**Written problem 1:**
In the mailing list post on regular expressions for Unicode combining sequences, how many distinct combining classes does the central character class allow?
**Written problem 2:**
Retype the stretch of the Unicode combining-sequence post from "As there can" through "backtrailing.".

**Document passage:**
_ _ _

Internationalised Computer Science Exercises

Philippe Verdy via Unicode unicode at unicode.org
Sun Jan 28 13:45:36 CST 2018


Note that for finding occurence of simpler combining sequences such
as  finding <LATIN SMALL LETTER A WITH CIRCUMFLEX> the regexp is simpler:
<LATIN SMALL LETTER A> [[ [^[[:cc=0:]]] - [[:cc=above:]] ]] * <COMBINING
CIRCUMFLEX>

The central character class allows 53 distinct combining classes, and the
maximum match length is 2+53=55 characters.

If Unicode assigns new combining classes for new combining characters, the
maximum match length will increase by 1 character for this regexp, and by 2
characters in the previous example.
As there can be at most 255 non-zero combining classes (due to current
stability rules), finding  <LATIN SMALL LETTER A WITH CIRCUMFLEX> will
match at most 1+253+1 = 255 characters in any future version of Unicode,
and finding  <LATIN SMALL LETTER A WITH CIRCUMFLEX,DOT BELOW>  will match
at most 1+252+1+252+1 = 507 characters.

This is still finite, small enough to be implementable with a deterministic
FSM, using no more than 1 codepoint of lookahead, without using any
backtrailing.


2018-01-28 20:30 GMT+01:00 Philippe Verdy <verdy_p at wanadoo.fr>:

> Typo, the full regexp has undesired asterisks:
>
>   <LATIN SMALL LETTER A> [[ [^[[:cc=0:]]] - [[:cc=above:][:cc=below:]] ]] *
>   ( <COMBINING CIRCUMFLEX> [[ [^[[:cc=0:]]] - [[:cc=above:][:cc=below:]]
> ]] * <COMBINING DOT BELOW>
>   |  <COMBINING DOT BELOW> [[ [^[[:cc=0:]]] - [[:cc=above:][:cc=below:]]
> ]] * < COMBINING  CIRCUMFLEX>
>
>
>
> 2018-01-28 20:29 GMT+01:00 Philippe Verdy <verdy_p at wanadoo.fr>:
>
>>
>>
>> 2018-01-28 5:12 GMT+01:00 Richard Wordingham via Unicode <
>> unicode at unicode.org>:
>>
>>> On Sat, 27 Jan 2018 14:13:40 -0800The theory
>>> of regular expressions (though you may not think that mathematical
>>> regular expressions matter) extends to trace monoids, with the
>>> disturbing exception that the Kleene star of a regular language is not
>>> necessarily regular.  (The prototypical example is sequences (xy)^n
>>> where x and y are distinct and commute, i.e. xy and yx are canonically
>>> equivalent in Unicode terms.  A Unicode example is the set of strings
>>> composed only of U+0F73 TIBETAN VOWEL SIGN II - there is no FSM that
>>> will recognise canonically equivalent strings).
>>>
>>
>> I don't see why you can't write this as the regular expression:
>>   (x | y)*
>> For the Unicode canonical equivalences, this applies to distinct
>> characters that have distinct non-zero combining classes.

_ _ _

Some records
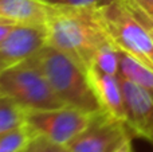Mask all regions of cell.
Instances as JSON below:
<instances>
[{
  "instance_id": "6da1fadb",
  "label": "cell",
  "mask_w": 153,
  "mask_h": 152,
  "mask_svg": "<svg viewBox=\"0 0 153 152\" xmlns=\"http://www.w3.org/2000/svg\"><path fill=\"white\" fill-rule=\"evenodd\" d=\"M47 30V45L66 54L86 70L95 53L111 39L97 10L53 8Z\"/></svg>"
},
{
  "instance_id": "7a4b0ae2",
  "label": "cell",
  "mask_w": 153,
  "mask_h": 152,
  "mask_svg": "<svg viewBox=\"0 0 153 152\" xmlns=\"http://www.w3.org/2000/svg\"><path fill=\"white\" fill-rule=\"evenodd\" d=\"M28 61L43 73L63 105L91 116L103 112L91 86L87 70L74 59L53 46L46 45Z\"/></svg>"
},
{
  "instance_id": "3957f363",
  "label": "cell",
  "mask_w": 153,
  "mask_h": 152,
  "mask_svg": "<svg viewBox=\"0 0 153 152\" xmlns=\"http://www.w3.org/2000/svg\"><path fill=\"white\" fill-rule=\"evenodd\" d=\"M0 94L13 100L26 113L66 107L43 73L30 61L0 73Z\"/></svg>"
},
{
  "instance_id": "277c9868",
  "label": "cell",
  "mask_w": 153,
  "mask_h": 152,
  "mask_svg": "<svg viewBox=\"0 0 153 152\" xmlns=\"http://www.w3.org/2000/svg\"><path fill=\"white\" fill-rule=\"evenodd\" d=\"M100 12L111 42L153 70V40L125 0H116Z\"/></svg>"
},
{
  "instance_id": "5b68a950",
  "label": "cell",
  "mask_w": 153,
  "mask_h": 152,
  "mask_svg": "<svg viewBox=\"0 0 153 152\" xmlns=\"http://www.w3.org/2000/svg\"><path fill=\"white\" fill-rule=\"evenodd\" d=\"M91 115L71 107L26 113V127L32 137L40 136L58 144H70L89 125Z\"/></svg>"
},
{
  "instance_id": "8992f818",
  "label": "cell",
  "mask_w": 153,
  "mask_h": 152,
  "mask_svg": "<svg viewBox=\"0 0 153 152\" xmlns=\"http://www.w3.org/2000/svg\"><path fill=\"white\" fill-rule=\"evenodd\" d=\"M132 136L126 124L102 112L93 116L89 125L73 140V152H113Z\"/></svg>"
},
{
  "instance_id": "52a82bcc",
  "label": "cell",
  "mask_w": 153,
  "mask_h": 152,
  "mask_svg": "<svg viewBox=\"0 0 153 152\" xmlns=\"http://www.w3.org/2000/svg\"><path fill=\"white\" fill-rule=\"evenodd\" d=\"M46 45V27L16 24L0 42V73L28 61Z\"/></svg>"
},
{
  "instance_id": "ba28073f",
  "label": "cell",
  "mask_w": 153,
  "mask_h": 152,
  "mask_svg": "<svg viewBox=\"0 0 153 152\" xmlns=\"http://www.w3.org/2000/svg\"><path fill=\"white\" fill-rule=\"evenodd\" d=\"M130 133L153 143V93L120 75Z\"/></svg>"
},
{
  "instance_id": "9c48e42d",
  "label": "cell",
  "mask_w": 153,
  "mask_h": 152,
  "mask_svg": "<svg viewBox=\"0 0 153 152\" xmlns=\"http://www.w3.org/2000/svg\"><path fill=\"white\" fill-rule=\"evenodd\" d=\"M87 73L102 110L111 117L125 123L126 113H125L124 93L120 82V75L103 74L94 69H89Z\"/></svg>"
},
{
  "instance_id": "30bf717a",
  "label": "cell",
  "mask_w": 153,
  "mask_h": 152,
  "mask_svg": "<svg viewBox=\"0 0 153 152\" xmlns=\"http://www.w3.org/2000/svg\"><path fill=\"white\" fill-rule=\"evenodd\" d=\"M51 11L42 0H0V18L16 24L46 27Z\"/></svg>"
},
{
  "instance_id": "8fae6325",
  "label": "cell",
  "mask_w": 153,
  "mask_h": 152,
  "mask_svg": "<svg viewBox=\"0 0 153 152\" xmlns=\"http://www.w3.org/2000/svg\"><path fill=\"white\" fill-rule=\"evenodd\" d=\"M120 75L153 93V70L120 50Z\"/></svg>"
},
{
  "instance_id": "7c38bea8",
  "label": "cell",
  "mask_w": 153,
  "mask_h": 152,
  "mask_svg": "<svg viewBox=\"0 0 153 152\" xmlns=\"http://www.w3.org/2000/svg\"><path fill=\"white\" fill-rule=\"evenodd\" d=\"M26 125V112L10 97L0 94V135Z\"/></svg>"
},
{
  "instance_id": "4fadbf2b",
  "label": "cell",
  "mask_w": 153,
  "mask_h": 152,
  "mask_svg": "<svg viewBox=\"0 0 153 152\" xmlns=\"http://www.w3.org/2000/svg\"><path fill=\"white\" fill-rule=\"evenodd\" d=\"M90 69L103 74L120 75V48L113 42L106 43L95 53Z\"/></svg>"
},
{
  "instance_id": "5bb4252c",
  "label": "cell",
  "mask_w": 153,
  "mask_h": 152,
  "mask_svg": "<svg viewBox=\"0 0 153 152\" xmlns=\"http://www.w3.org/2000/svg\"><path fill=\"white\" fill-rule=\"evenodd\" d=\"M32 140L26 125L0 135V152H24Z\"/></svg>"
},
{
  "instance_id": "9a60e30c",
  "label": "cell",
  "mask_w": 153,
  "mask_h": 152,
  "mask_svg": "<svg viewBox=\"0 0 153 152\" xmlns=\"http://www.w3.org/2000/svg\"><path fill=\"white\" fill-rule=\"evenodd\" d=\"M53 8H75V10H103L116 0H42Z\"/></svg>"
},
{
  "instance_id": "2e32d148",
  "label": "cell",
  "mask_w": 153,
  "mask_h": 152,
  "mask_svg": "<svg viewBox=\"0 0 153 152\" xmlns=\"http://www.w3.org/2000/svg\"><path fill=\"white\" fill-rule=\"evenodd\" d=\"M27 152H73L69 145L58 144L40 136H34L27 147Z\"/></svg>"
},
{
  "instance_id": "e0dca14e",
  "label": "cell",
  "mask_w": 153,
  "mask_h": 152,
  "mask_svg": "<svg viewBox=\"0 0 153 152\" xmlns=\"http://www.w3.org/2000/svg\"><path fill=\"white\" fill-rule=\"evenodd\" d=\"M125 3H126V5L129 7V10L132 11V13L136 16V19L144 26V28L146 30V32H148L149 37H151L153 40V18L136 1V0H125Z\"/></svg>"
},
{
  "instance_id": "ac0fdd59",
  "label": "cell",
  "mask_w": 153,
  "mask_h": 152,
  "mask_svg": "<svg viewBox=\"0 0 153 152\" xmlns=\"http://www.w3.org/2000/svg\"><path fill=\"white\" fill-rule=\"evenodd\" d=\"M16 26V23L11 20H7V19H1L0 20V42L12 31V28Z\"/></svg>"
},
{
  "instance_id": "d6986e66",
  "label": "cell",
  "mask_w": 153,
  "mask_h": 152,
  "mask_svg": "<svg viewBox=\"0 0 153 152\" xmlns=\"http://www.w3.org/2000/svg\"><path fill=\"white\" fill-rule=\"evenodd\" d=\"M113 152H133V147H132V139H126L122 143L120 147H117Z\"/></svg>"
},
{
  "instance_id": "ffe728a7",
  "label": "cell",
  "mask_w": 153,
  "mask_h": 152,
  "mask_svg": "<svg viewBox=\"0 0 153 152\" xmlns=\"http://www.w3.org/2000/svg\"><path fill=\"white\" fill-rule=\"evenodd\" d=\"M136 1H137L138 4H140L141 7L153 18V1H140V0H136Z\"/></svg>"
},
{
  "instance_id": "44dd1931",
  "label": "cell",
  "mask_w": 153,
  "mask_h": 152,
  "mask_svg": "<svg viewBox=\"0 0 153 152\" xmlns=\"http://www.w3.org/2000/svg\"><path fill=\"white\" fill-rule=\"evenodd\" d=\"M140 1H153V0H140Z\"/></svg>"
},
{
  "instance_id": "7402d4cb",
  "label": "cell",
  "mask_w": 153,
  "mask_h": 152,
  "mask_svg": "<svg viewBox=\"0 0 153 152\" xmlns=\"http://www.w3.org/2000/svg\"><path fill=\"white\" fill-rule=\"evenodd\" d=\"M1 19H4V18H0V20H1Z\"/></svg>"
},
{
  "instance_id": "603a6c76",
  "label": "cell",
  "mask_w": 153,
  "mask_h": 152,
  "mask_svg": "<svg viewBox=\"0 0 153 152\" xmlns=\"http://www.w3.org/2000/svg\"><path fill=\"white\" fill-rule=\"evenodd\" d=\"M24 152H27V150H26V151H24Z\"/></svg>"
}]
</instances>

_ _ _

**Complete output 1:**
53

**Complete output 2:**
As there can be at most 255 non-zero combining classes (due to current
stability rules), finding  <LATIN SMALL LETTER A WITH CIRCUMFLEX> will
match at most 1+253+1 = 255 characters in any future version of Unicode,
and finding  <LATIN SMALL LETTER A WITH CIRCUMFLEX,DOT BELOW>  will match
at most 1+252+1+252+1 = 507 characters.

This is still finite, small enough to be implementable with a deterministic
FSM, using no more than 1 codepoint of lookahead, without using any
backtrailing.